[start of TEXT PASSAGE]

He had lived the last 30 years of his life in the very, very modest one storied house he had built in the late '70s. Thirty years of rain and shine had decayed the house to a state what most of us had regarded as inhabitable. For years we had been trying to convince him, in vain, that it was time to move out and move on. His soul passed away within the pale walls that were perhaps a constant reminder to him that he had built it, brick by brick, with whatever he could earn through absolute integrity and honesty. Today, as the trees still stand tall around the house, it looks like it has lost its heart, with the loss of the man who despite all his age had given it his unending passion until his soul departed.
He was a man who feared Allah, and because he did, the fear of death always lied defeated to him. He passed away in his sleep as he laid flat on his bed shortly after 4:30pm, and as unmistakably as always said ~ even the last Zohr prayers. His lips were parted, eyes firmly shut, his hands by his side. To me he looked like he was in complete submission to the most Gracious and the most Merciful.

[end of TEXT PASSAGE]
[start of DATA PROVIDED]

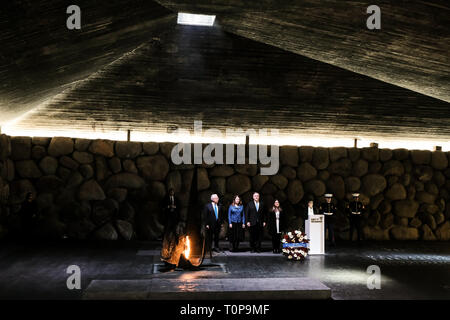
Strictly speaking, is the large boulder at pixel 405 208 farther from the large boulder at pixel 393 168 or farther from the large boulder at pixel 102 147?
the large boulder at pixel 102 147

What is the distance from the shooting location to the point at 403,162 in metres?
13.1

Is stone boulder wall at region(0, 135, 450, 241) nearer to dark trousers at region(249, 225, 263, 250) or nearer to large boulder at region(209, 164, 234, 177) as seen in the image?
large boulder at region(209, 164, 234, 177)

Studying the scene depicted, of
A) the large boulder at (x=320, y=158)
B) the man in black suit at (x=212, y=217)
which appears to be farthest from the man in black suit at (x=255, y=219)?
the large boulder at (x=320, y=158)

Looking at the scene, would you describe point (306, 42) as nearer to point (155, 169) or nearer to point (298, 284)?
point (298, 284)

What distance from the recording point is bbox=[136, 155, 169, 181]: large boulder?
12156 millimetres

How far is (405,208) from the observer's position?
1298 cm

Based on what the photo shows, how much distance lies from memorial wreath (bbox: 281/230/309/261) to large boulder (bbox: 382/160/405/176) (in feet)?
16.6

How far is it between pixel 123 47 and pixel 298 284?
542 cm

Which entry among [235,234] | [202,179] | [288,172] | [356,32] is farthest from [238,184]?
[356,32]

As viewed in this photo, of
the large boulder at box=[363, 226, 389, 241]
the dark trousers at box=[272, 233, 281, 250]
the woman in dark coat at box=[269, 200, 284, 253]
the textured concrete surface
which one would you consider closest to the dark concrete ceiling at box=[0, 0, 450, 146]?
the woman in dark coat at box=[269, 200, 284, 253]

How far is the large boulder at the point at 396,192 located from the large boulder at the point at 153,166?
259 inches

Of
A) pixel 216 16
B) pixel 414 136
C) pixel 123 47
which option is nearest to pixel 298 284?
pixel 216 16

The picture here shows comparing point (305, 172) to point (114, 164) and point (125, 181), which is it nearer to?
point (125, 181)

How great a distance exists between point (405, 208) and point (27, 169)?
10.7 meters
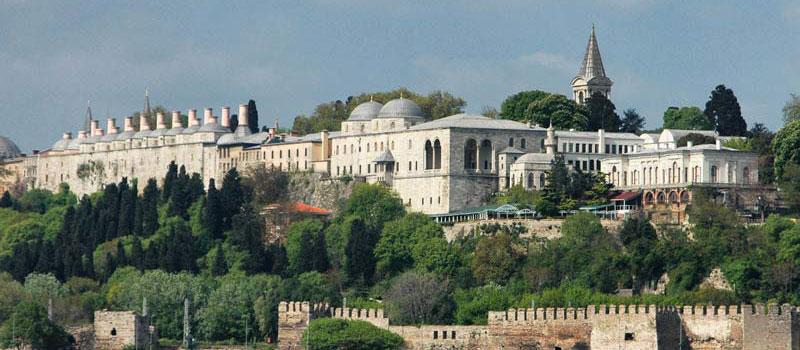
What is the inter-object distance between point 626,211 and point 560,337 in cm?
2381

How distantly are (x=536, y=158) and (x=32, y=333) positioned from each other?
30.9 meters

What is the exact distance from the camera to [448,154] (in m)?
101

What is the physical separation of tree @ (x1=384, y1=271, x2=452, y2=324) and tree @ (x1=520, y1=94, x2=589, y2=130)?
2517 cm

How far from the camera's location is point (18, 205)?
121 meters

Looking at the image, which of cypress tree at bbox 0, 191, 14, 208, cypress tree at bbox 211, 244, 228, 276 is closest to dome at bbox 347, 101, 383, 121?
cypress tree at bbox 211, 244, 228, 276

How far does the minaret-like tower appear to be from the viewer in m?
118

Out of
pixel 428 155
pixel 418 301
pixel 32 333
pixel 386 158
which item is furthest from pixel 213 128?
pixel 32 333

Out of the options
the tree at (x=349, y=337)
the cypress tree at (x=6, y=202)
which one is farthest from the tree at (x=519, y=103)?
the tree at (x=349, y=337)

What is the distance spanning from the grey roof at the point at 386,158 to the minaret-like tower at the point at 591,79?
633 inches

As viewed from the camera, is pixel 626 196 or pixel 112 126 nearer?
pixel 626 196

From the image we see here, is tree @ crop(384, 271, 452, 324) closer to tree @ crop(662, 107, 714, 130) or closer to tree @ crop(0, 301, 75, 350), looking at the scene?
tree @ crop(0, 301, 75, 350)

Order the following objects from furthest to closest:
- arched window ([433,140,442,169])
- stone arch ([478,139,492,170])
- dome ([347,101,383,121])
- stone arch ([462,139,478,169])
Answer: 1. dome ([347,101,383,121])
2. stone arch ([478,139,492,170])
3. stone arch ([462,139,478,169])
4. arched window ([433,140,442,169])

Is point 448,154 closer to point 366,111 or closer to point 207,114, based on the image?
point 366,111

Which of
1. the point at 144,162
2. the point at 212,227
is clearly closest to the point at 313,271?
the point at 212,227
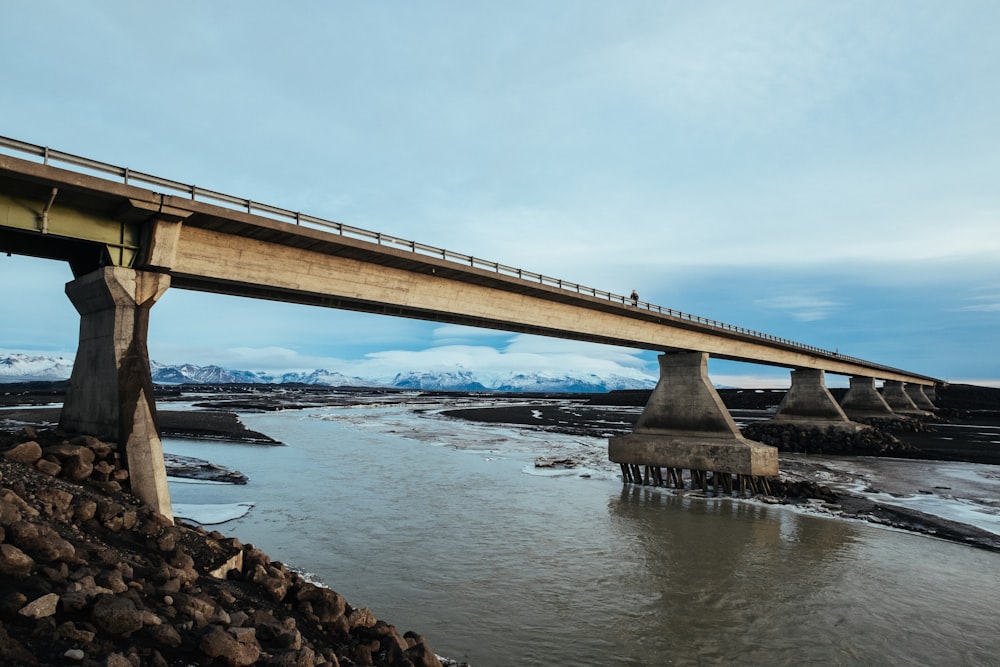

[end of DATA PROVIDED]

SET EXERCISE A → Repeat the passage about the old man and the house he built, word for word.
SET EXERCISE B → Express the listing from the line containing "As viewed from" through the end of the listing as a Markdown table with a Row column for the row number and a Line column for the line, skipping blank lines. Leave any pictures out of the table.
The passage and the listing were taken from unrelated sources.

PROBLEM SOLUTION A →
He had lived the last 30 years of his life in the very, very modest one storied house he had built in the late '70s. Thirty years of rain and shine had decayed the house to a state what most of us had regarded as inhabitable. For years we had been trying to convince him, in vain, that it was time to move out and move on. His soul passed away within the pale walls that were perhaps a constant reminder to him that he had built it, brick by brick, with whatever he could earn through absolute integrity and honesty. Today, as the trees still stand tall around the house, it looks like it has lost its heart, with the loss of the man who despite all his age had given it his unending passion until his soul departed.
He was a man who feared Allah, and because he did, the fear of death always lied defeated to him. He passed away in his sleep as he laid flat on his bed shortly after 4:30pm, and as unmistakably as always said ~ even the last Zohr prayers. His lips were parted, eyes firmly shut, his hands by his side. To me he looked like he was in complete submission to the most Gracious and the most Merciful.

PROBLEM SOLUTION B →
| Row | Line |
|---|---|
| 1 | As viewed from the camera, is pixel 626 196 or pixel 112 126 nearer? |
| 2 | pixel 626 196 |
| 3 | From the image we see here, is tree @ crop(384, 271, 452, 324) closer to tree @ crop(662, 107, 714, 130) or closer to tree @ crop(0, 301, 75, 350), looking at the scene? |
| 4 | tree @ crop(0, 301, 75, 350) |
| 5 | Order the following objects from furthest to closest: |
| 6 | - arched window ([433,140,442,169]) |
| 7 | - stone arch ([478,139,492,170]) |
| 8 | - dome ([347,101,383,121]) |
| 9 | - stone arch ([462,139,478,169]) |
| 10 | Answer: 1. dome ([347,101,383,121]) |
| 11 | 2. stone arch ([478,139,492,170]) |
| 12 | 3. stone arch ([462,139,478,169]) |
| 13 | 4. arched window ([433,140,442,169]) |
| 14 | Is point 448,154 closer to point 366,111 or closer to point 207,114, based on the image? |
| 15 | point 366,111 |
| 16 | Which of |
| 17 | 1. the point at 144,162 |
| 18 | 2. the point at 212,227 |
| 19 | is clearly closest to the point at 313,271? |
| 20 | the point at 212,227 |